For the past 20 years, the legendary singer for Jefferson Airplane,
Jefferson Starship and later Starship has been retired
from rock arenas, preferring a quieter existence as an artist.

On March 25, Slick’s paintings of late pal Jimi Hendrix will
adorn the walls of the Georgian Terrace along with original artwork by
the late rock guitar god for a weekend saluting the performer.

Across the street at the Fox Theatre, the Experience
Hendrix 
tour hits the stage March 27.

The concert features former Hendrix bassist Billy Cox, Eric
Johnson
, Susan Tedeschi, Johnny Lang, Kenny Wayne Shepherd
and other ax men.

These days, at age 70, the silver-haired Slick paints portraits of her
fellow 1960s rock icons, including Janis Joplin, Jim Morrison and
Jerry Garcia
.

Hendrix is a frequent muse for her.

“Because they sell!” she cracks. “I have no problem labeling myself a
commercial artist. I live in Malibu. We sell stuff here.”

Slick says one of her fondest memories of Hendrix was standing backstage
and watching him light up the Monterey Pop Festival in 1968.

“We had heard each other on records but it was really the first time we
got to see artists like the Mamas and the Papas and Jimi,” she
recalls.

“We all stood there, slack-jawed, looking like idiots, saying ‘Holy
[expletive] look at that guy!’ He not only played well but he was
setting his guitar on fire! For me, Jimi, aside from the Beatles,
represents the ’60s more than any other individual.”

What to work on: Translate this sentence from the article on Slick's Hendrix paintings into Spanish: "These days, at age 70, the silver-haired Slick paints portraits of her fellow 1960s rock icons, including Janis Joplin, Jim Morrison and Jerry Garcia."

Information given:
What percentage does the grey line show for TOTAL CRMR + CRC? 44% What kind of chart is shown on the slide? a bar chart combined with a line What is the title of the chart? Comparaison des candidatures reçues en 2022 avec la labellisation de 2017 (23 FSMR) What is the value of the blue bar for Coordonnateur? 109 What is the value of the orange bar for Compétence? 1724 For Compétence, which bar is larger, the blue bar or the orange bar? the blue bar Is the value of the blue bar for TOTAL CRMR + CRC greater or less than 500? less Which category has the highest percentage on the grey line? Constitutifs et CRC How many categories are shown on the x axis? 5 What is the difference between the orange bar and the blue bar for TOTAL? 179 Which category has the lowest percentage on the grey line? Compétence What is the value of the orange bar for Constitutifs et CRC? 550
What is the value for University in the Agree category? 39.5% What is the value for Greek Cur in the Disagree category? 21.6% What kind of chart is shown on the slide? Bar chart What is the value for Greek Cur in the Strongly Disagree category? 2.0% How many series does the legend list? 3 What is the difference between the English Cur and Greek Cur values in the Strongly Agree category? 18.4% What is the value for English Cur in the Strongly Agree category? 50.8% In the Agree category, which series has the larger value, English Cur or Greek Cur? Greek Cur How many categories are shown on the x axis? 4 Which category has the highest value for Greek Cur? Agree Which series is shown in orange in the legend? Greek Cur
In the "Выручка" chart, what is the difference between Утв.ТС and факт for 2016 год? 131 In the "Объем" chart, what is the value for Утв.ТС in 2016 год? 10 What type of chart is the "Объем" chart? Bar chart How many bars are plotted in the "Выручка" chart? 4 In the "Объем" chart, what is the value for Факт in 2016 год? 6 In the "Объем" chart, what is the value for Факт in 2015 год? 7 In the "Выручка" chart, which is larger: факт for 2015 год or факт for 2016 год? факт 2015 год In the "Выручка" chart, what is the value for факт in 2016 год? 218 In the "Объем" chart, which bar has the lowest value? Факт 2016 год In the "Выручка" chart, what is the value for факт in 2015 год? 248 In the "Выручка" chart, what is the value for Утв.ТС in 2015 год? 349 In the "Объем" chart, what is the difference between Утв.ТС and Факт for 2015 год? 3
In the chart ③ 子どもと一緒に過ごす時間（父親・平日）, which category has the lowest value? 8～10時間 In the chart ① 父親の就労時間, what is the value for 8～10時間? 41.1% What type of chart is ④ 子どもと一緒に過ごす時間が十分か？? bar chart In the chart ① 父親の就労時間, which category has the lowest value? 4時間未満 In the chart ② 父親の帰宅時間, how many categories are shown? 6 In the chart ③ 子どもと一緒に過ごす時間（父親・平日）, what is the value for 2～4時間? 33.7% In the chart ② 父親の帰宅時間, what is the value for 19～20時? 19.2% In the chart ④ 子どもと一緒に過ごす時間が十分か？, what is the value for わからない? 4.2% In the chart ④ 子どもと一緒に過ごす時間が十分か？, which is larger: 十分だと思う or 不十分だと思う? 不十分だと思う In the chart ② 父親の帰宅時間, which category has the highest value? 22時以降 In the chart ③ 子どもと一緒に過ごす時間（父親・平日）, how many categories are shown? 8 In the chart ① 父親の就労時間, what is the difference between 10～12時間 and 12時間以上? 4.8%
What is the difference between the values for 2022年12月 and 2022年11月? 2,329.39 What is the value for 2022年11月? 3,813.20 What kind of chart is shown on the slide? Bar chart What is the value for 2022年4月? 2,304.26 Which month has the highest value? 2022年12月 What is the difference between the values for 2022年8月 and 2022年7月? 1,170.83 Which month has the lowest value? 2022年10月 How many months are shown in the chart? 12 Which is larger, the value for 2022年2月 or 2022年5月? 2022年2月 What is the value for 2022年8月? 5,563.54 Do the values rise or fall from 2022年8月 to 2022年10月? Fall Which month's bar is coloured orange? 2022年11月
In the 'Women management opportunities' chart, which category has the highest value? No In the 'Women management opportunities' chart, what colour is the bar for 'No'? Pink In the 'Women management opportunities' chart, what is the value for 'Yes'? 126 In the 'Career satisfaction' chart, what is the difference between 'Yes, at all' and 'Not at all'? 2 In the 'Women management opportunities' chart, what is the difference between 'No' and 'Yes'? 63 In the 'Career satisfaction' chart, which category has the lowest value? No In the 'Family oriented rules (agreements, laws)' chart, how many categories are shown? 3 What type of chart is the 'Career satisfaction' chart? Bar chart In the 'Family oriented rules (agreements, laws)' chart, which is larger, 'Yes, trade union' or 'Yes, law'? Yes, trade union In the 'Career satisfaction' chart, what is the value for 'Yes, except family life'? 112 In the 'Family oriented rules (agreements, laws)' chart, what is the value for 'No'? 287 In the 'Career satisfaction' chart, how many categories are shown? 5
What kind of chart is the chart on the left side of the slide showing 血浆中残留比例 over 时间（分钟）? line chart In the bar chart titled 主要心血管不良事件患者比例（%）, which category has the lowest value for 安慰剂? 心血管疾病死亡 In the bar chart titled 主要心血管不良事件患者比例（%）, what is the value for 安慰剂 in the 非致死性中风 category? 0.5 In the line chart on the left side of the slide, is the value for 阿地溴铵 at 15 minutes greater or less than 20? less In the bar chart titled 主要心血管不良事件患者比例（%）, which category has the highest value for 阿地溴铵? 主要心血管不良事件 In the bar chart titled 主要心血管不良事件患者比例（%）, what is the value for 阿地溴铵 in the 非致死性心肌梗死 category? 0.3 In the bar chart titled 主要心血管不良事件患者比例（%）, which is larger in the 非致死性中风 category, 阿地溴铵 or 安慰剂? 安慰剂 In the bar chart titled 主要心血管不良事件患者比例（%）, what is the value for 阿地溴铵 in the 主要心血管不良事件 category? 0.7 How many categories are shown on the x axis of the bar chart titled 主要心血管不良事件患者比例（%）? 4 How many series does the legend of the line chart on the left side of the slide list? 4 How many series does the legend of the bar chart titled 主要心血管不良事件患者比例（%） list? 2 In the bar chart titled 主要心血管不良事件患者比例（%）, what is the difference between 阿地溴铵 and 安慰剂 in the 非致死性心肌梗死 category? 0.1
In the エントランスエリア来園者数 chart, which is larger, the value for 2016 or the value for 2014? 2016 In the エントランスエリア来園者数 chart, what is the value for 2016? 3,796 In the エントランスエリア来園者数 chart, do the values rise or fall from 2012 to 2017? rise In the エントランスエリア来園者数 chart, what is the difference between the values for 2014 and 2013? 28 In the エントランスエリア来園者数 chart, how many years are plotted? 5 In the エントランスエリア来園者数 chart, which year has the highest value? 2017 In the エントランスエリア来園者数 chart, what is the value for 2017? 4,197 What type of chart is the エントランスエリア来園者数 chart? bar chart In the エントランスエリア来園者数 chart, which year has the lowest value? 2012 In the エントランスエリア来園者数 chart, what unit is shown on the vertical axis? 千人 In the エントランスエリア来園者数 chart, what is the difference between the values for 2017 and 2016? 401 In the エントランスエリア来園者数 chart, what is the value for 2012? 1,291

Task output: Hoy en día, a los 70 años, la canosa Slick pinta retratos de sus compañeros íconos del rock de los años sesenta, entre ellos Janis Joplin, Jim Morrison y Jerry Garcia.